April 28, 2004

Quick and dirty typesetting with APT

Author: Scott Nesbitt

If you need a markup language to create nicely formatted documents, Linux has plenty of them to choose from -- DocBook, TeX and LaTeX, Lout, the roff family, and of course (X)HTML and XML. So do we really need another? I didn't think so, until I ran across Almost Plain Text (APT), a simple system for marking up text in which most of the formatting is done using indentation and ordinary keyboard characters. Using APT's command-line formatting engine, you can output APT documents to PostScript, PDF, LaTeX, and HTML.

APT is the closest you can get to having a markup language without markup. While other languages use explicit commands to format text, APT instead uses spaces, indents, and keyboard symbols. This pseudo-markup denotes headings, body text, lists, tables, links, and font formatting. For example, in APT a document's section headings are always left-justified. You can specify up to five levels of section headings using asterisks. Body text needs to be indented at least four lines, and lists are indented and denoted by an asterisk or number.

If APT is so limited, why use it? (For that matter, why would someone want to use a markup language instead of a WYSIWYG application?) The best reason is because APT is simple -- simple to learn, simple to use, and the converter is simple to run. You can be up and running with APT within 20 to 30 minutes. It took me that long to figure out how to structure a basic DocBook file. APT produces clean output that can be exchanged and processed by anyone. APT is also a good introduction to markup for Linux newbies.

Preparing a document in APT is easy -- far easier than with any other markup language or even a word processor. You just type text in your favorite editor and add the appropriate indents, spaces, and symbols where needed. You will quickly find that adding the necessary markup is far more intuitive than most other markup languages.

You typeset a document with APT using a utility called aptconvert. aptconvert is a command-line Java tool. The archive containing the software weighs in at less than 1 MB. Compare that to a typical TeX distribution or set of DocBook tools, which are several megabytes in size each.

Aptconvert transforms your source file to HTML, Rich Text Format (RTF), LaTeX, Postscript, PDF, or DocBook XML. With LaTeX, you can have aptconvert output either a LaTeX file or a compiled LaTeX DVI file. Of all of supported output formats, HTML has the most output options. You can, for example, convert your APT document to HTML 4.01 or XHTML, and you can split a long HTML file up into multiple pages complete with navigation icons.
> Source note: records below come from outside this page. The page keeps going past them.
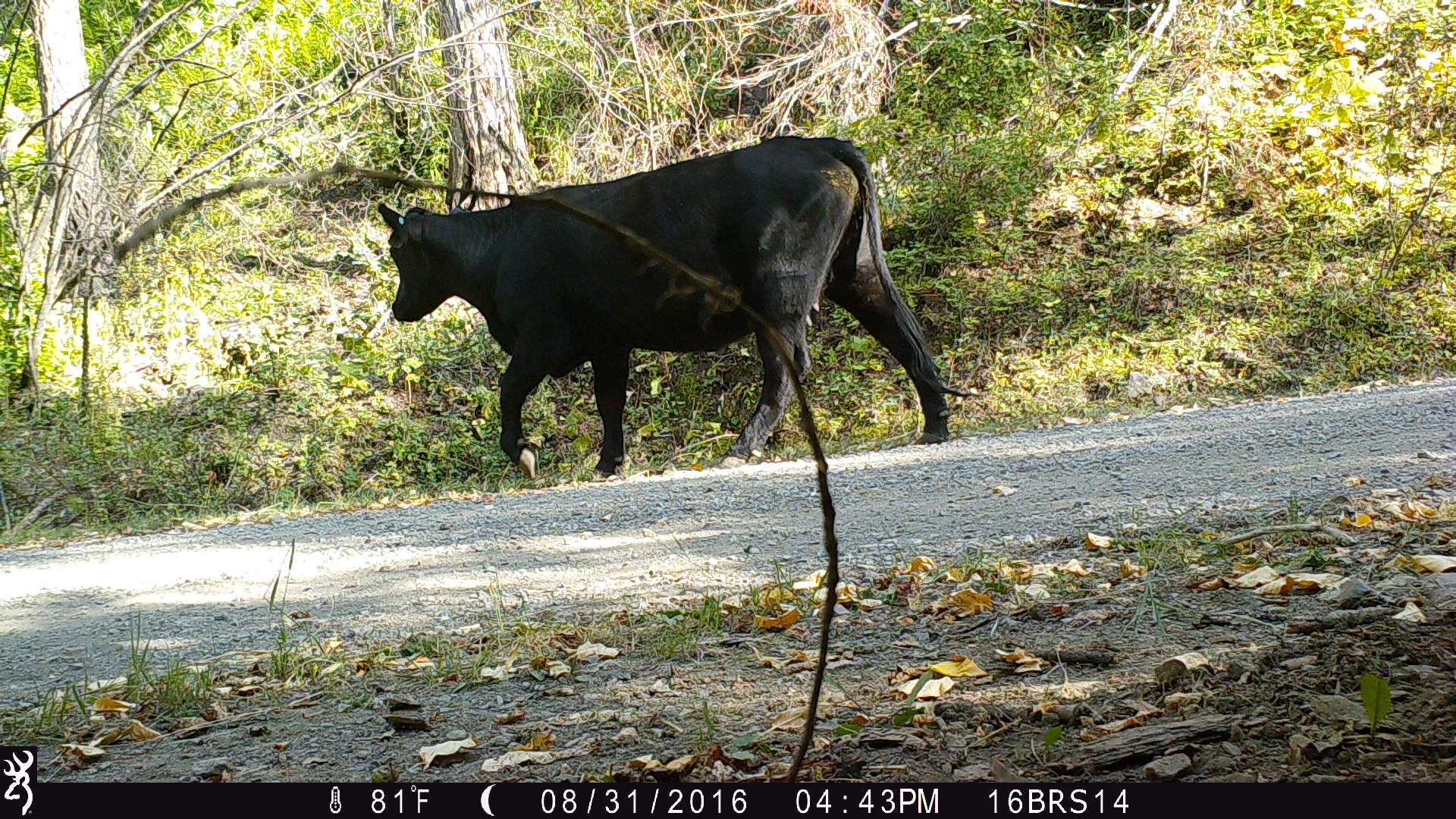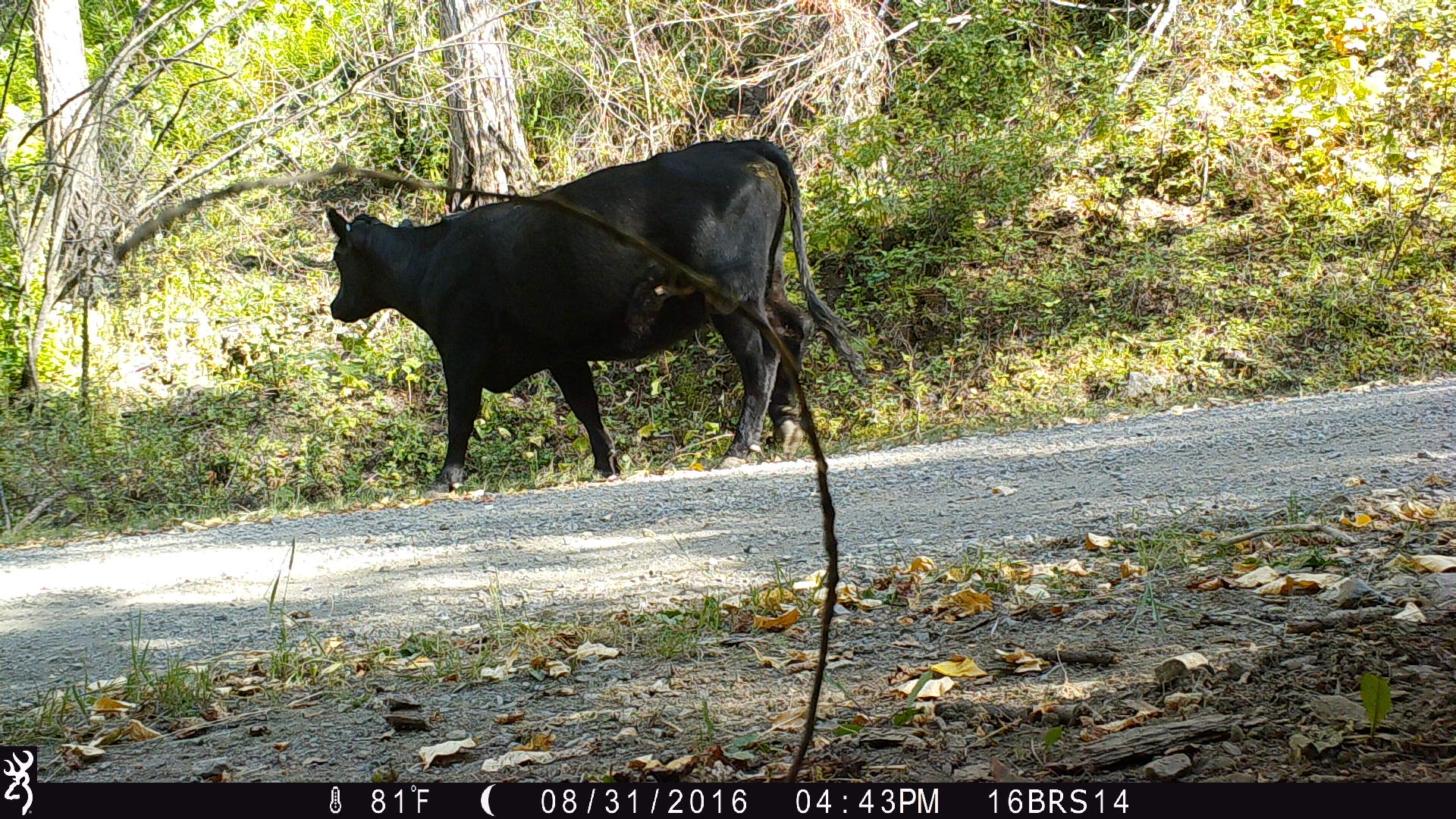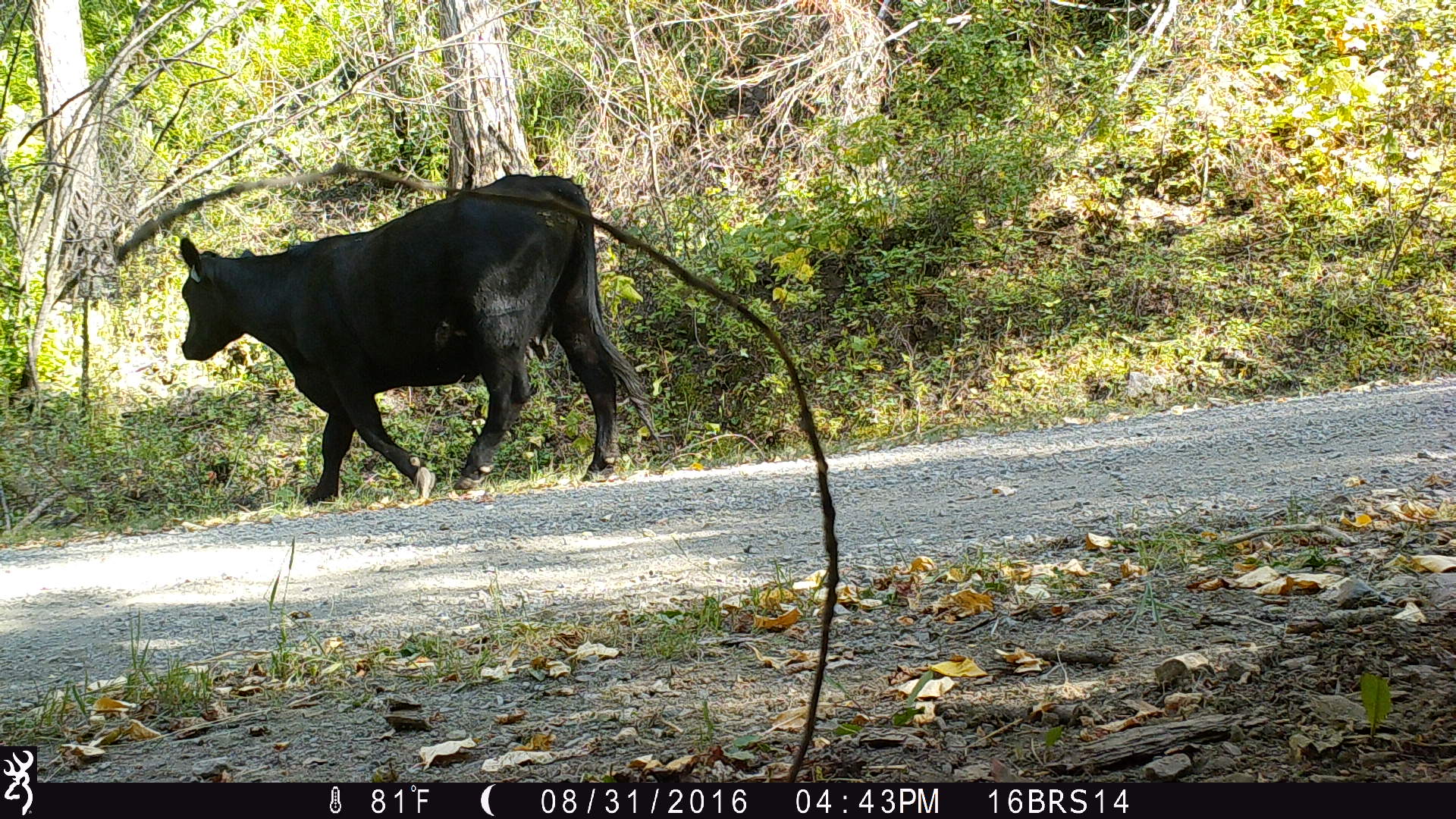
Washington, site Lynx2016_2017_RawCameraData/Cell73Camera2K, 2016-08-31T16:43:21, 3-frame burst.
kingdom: Animalia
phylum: Chordata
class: Mammalia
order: Artiodactyla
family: Bovidae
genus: Bos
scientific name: Bos taurus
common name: domestic cattle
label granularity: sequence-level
Running aptcovert at the command line can be a bit daunting. There are a number of options for each output format. Here's an example of an aptcovert command line to output an RTF file:

aptconvert -pi rtf topmargin 2.5 -pi rtf bottommargin 2.5 -pi rtf
leftmargin 2.5 -pi rtf rightmargin 2.5 -pi rtf fontsize 11 -pi rtf spacing 12
myDoc.rtf myDoc.apt

It can be difficult to remember these options, and continually typing them at the command line quickly becomes tedious. You're better off encapsulating the options that you use for each format in a script.
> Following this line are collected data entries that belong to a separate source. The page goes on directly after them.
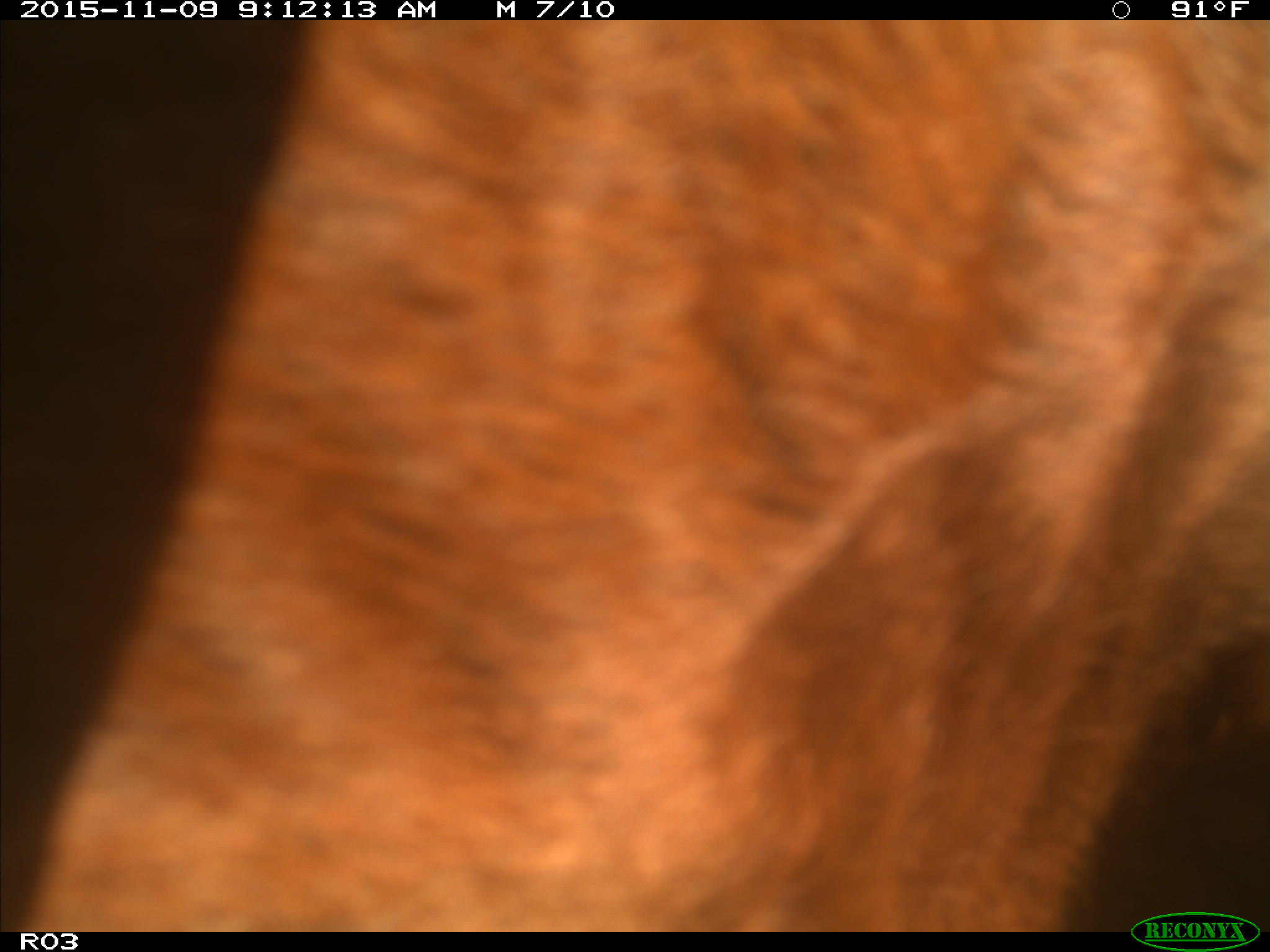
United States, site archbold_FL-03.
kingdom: Animalia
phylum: Chordata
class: Mammalia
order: Artiodactyla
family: Bovidae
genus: Bos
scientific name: Bos taurus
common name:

While investigating APT, I authored about a dozen documents and converted them to all the supported formats. I found that, overall, the quality of the output produced by the aptconvert utility is quite high. The HTML, for example, validates using HTML Tidy. I was able to transform the DocBook files using my DocBook tools without any problems. And the RTF files open in applications like StarOffice, OpenOffice.org, AbiWord, and ApplixWare with little or no loss in formatting.
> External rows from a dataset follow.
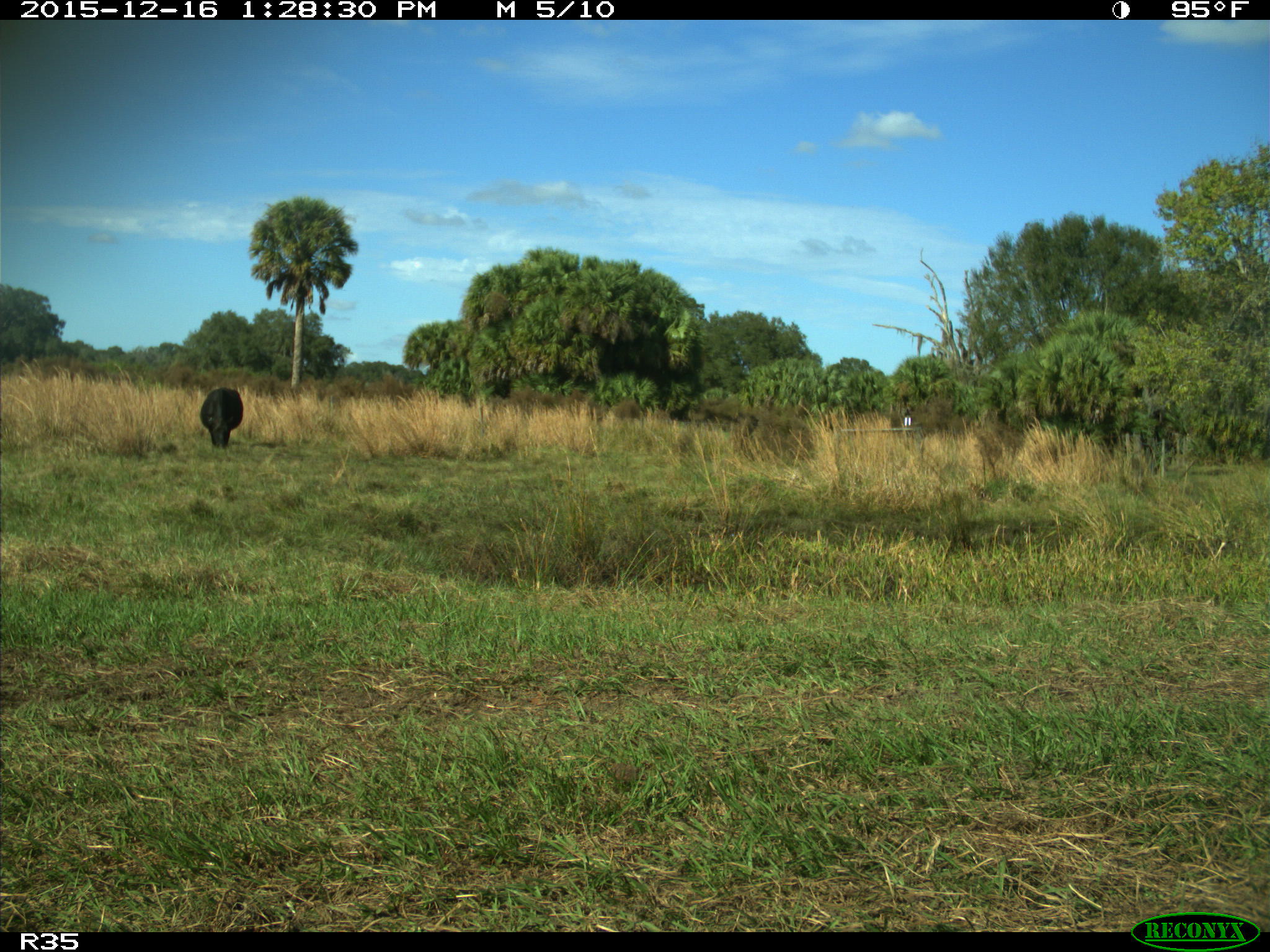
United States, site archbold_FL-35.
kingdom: Animalia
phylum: Chordata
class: Mammalia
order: Artiodactyla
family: Bovidae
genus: Bos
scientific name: Bos taurus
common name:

I didn't like the LaTeX source files that aptconvert generated, however. Instead of using standard LaTeX markup, aptconvert creates a number of new commands and environments to simulate normal LaTeX -- for example \begin{plist}
instead of \begin{itemize} to denote the start of a bulleted list
While this is perfectly acceptable, it also increases the size of the source file and makes it difficult to edit the LaTeX file later on.

The default look of the hard-copy output is based on the standard LaTeX article class, which is traditionally used for short documents like submissions to scholarly journals. A LaTeX article doesn't have a particularly dynamic layout; it uses one-inch margins all around and fully-justified text.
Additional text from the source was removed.